Em Rondonópolis foi possível constatar algo que também ocorre em Cuiabá em relação à remição pela leitura: a dificuldade de retirar as mulheres presas para as atividades de resenha. É frequente a remarcação de datas por motivos diversos – algum procedimento[15] ou alguma outra agenda que se mostre prioritária – e há o recorrente argumento da falta de contingente. Em Cuiabá, não se observa o problema de choque entre a atividade de resenha e a atividade da escola. Mas, em Rondonópolis e Cáceres, o dia da resenha é incorporado à atividade da escola – o que implica a disposição e o envolvimento das professoras responsáveis, que, por sua vez, também se frustram por não conseguirem desenvolver o que planejam nem atender um número maior de mulheres presas.
O projeto de remição desenvolvido na Penitenciária Feminina de Cuiabá é o mais detalhado nesse artigo porque foi por mim acompanhado desde sua criação até os dias atuais.
Atualmente, a biblioteca do projeto, cujos livros catalogados estão no carrinho móvel (Figura 1), encontra-se em sala destinada a uma biblioteca maior que, por sugestão minha, recebeu o nome de Bernardina Rich[16] e faz parte do novo espaço escolar inaugurado em 2019. Por enquanto, o carrinho ainda é necessário para transportar os livros de uma sala para outra, onde as mulheres presas que participam assistem aulas, desenvolvem atividades literárias e elaboram resenhas.
Carrinho literário.
Fonte: Acervo pessoal.
A escola fica entre os muros do espaço institucional da penitenciária, como aparece circulado na Figura 2.
Fonte: Google Maps/Google Earth.O espaço onde as mulheres presas ficam alojadas se distribui em cinco raios. A separação delas nos raios é realizada, em geral, conforme os delitos ou as contravenções penais. No raio 1 ficam, então, as que aguardam sentença cumprindo prisão provisória. Já as condenadas do raio 5 (“o seguro”) são as que cumprem pena por crimes hediondos (p. ex., infanticídio, sequestro e tortura). As do raio 4 são consideradas “perigosas”, ligadas a facção de drogas. As do raio 3 são as empregadas em serviços externos – as “extramuro”. As do raio 2 são as do “convívio” e as habilitadas para serviços internos. Em um raio mais separado, o 7, ficam as que têm Ensino Superior ou aguardam alguma decisão judicial de soltura. Elas também podem sofrer de alguma doença crônica que requer cuidado, estar grávidas ou ser puérperas e, ainda, ficar lá devido a outra determinação especial. A divisão por raios não é fixa, de tempos em tempos eles podem ser reorganizados por demandas delas próprias. Os “cubículos”, ou “barracos”, ficam dentro dos raios, onde se têm precária privacidade; mesmo dividindo com outras pessoas, elas guardam e ajeitam seus pertences particulares – também se trata de um lugar de expressão de identidade. Em média, 4 mulheres moram no “barraco”, mas em situações de lotação já se chegou a 8 (CARVALHO, 2017) e até 12, conta uma delas. Elas também podem ser remanejadas de um cubículo para outro por “mal comportamento”[17]: briga ou outra ocorrência.
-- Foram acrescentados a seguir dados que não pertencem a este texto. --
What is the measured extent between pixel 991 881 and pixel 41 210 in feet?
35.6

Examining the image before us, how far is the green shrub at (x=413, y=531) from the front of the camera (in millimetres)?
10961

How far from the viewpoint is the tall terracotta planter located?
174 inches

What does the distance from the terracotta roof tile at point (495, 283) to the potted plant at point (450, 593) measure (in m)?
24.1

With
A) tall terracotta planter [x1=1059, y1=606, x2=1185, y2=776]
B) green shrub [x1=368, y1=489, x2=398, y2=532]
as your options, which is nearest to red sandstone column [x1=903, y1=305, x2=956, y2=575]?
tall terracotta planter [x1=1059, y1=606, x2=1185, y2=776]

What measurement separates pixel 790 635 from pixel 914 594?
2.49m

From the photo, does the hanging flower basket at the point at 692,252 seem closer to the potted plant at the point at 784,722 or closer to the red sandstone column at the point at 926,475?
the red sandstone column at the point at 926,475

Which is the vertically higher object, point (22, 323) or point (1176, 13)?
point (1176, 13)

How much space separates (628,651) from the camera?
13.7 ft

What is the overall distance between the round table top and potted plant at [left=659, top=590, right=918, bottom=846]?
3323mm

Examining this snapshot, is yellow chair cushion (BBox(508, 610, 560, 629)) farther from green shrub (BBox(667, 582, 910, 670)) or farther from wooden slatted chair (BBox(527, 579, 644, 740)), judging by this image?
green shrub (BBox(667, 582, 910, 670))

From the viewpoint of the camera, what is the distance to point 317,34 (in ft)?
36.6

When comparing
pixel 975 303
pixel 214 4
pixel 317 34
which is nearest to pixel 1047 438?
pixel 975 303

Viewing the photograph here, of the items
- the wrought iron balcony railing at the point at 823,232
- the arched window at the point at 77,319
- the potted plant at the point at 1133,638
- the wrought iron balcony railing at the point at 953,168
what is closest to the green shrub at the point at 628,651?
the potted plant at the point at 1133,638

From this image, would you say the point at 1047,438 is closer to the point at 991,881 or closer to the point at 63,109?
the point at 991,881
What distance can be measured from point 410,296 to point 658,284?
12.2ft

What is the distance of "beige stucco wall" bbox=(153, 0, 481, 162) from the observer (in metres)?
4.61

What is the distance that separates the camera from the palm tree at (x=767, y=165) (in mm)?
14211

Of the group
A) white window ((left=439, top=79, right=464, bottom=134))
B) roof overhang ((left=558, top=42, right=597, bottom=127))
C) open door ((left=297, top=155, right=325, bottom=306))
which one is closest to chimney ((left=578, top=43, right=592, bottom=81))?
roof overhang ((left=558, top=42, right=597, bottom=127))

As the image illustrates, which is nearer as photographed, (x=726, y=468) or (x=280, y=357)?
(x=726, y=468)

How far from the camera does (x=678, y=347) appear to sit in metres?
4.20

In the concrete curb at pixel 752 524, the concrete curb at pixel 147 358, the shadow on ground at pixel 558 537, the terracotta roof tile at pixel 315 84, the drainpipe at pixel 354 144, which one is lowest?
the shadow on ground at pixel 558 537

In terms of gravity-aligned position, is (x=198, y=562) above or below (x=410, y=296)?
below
Claudia Carvalho (2017), em sua pesquisa empírica de doutorado, realizada na citada penitenciária feminina de Cuiabá, conseguiu autorização para que algumas mulheres presas pudessem fazer registros fotográficos de sua vida lá dentro; entre essas fotografias se pode visualizar alguns “barracos”. As mulheres presas têm direito a receber do Estado um kit básico de higiene e limpeza, mas a precariedade e a demora decorrentes da burocracia do sistema ocasionam a falta de alguns itens ou sua baixa qualidade. Como a grande maioria pertence a uma camada economicamente desfavorecida e sequer recebe visita, a falta de recursos leva essas mulheres a reproduzir as relações de exploração do capital, ou seja, muitas delas têm de fazer favores e serviços para outras para obter moeda de troca ou empréstimo lá dentro. As que têm melhores condições ou trabalham veem-se obrigadas a comprar no mercadinho da penitenciária, onde os preços são muito acima dos valores de mercado.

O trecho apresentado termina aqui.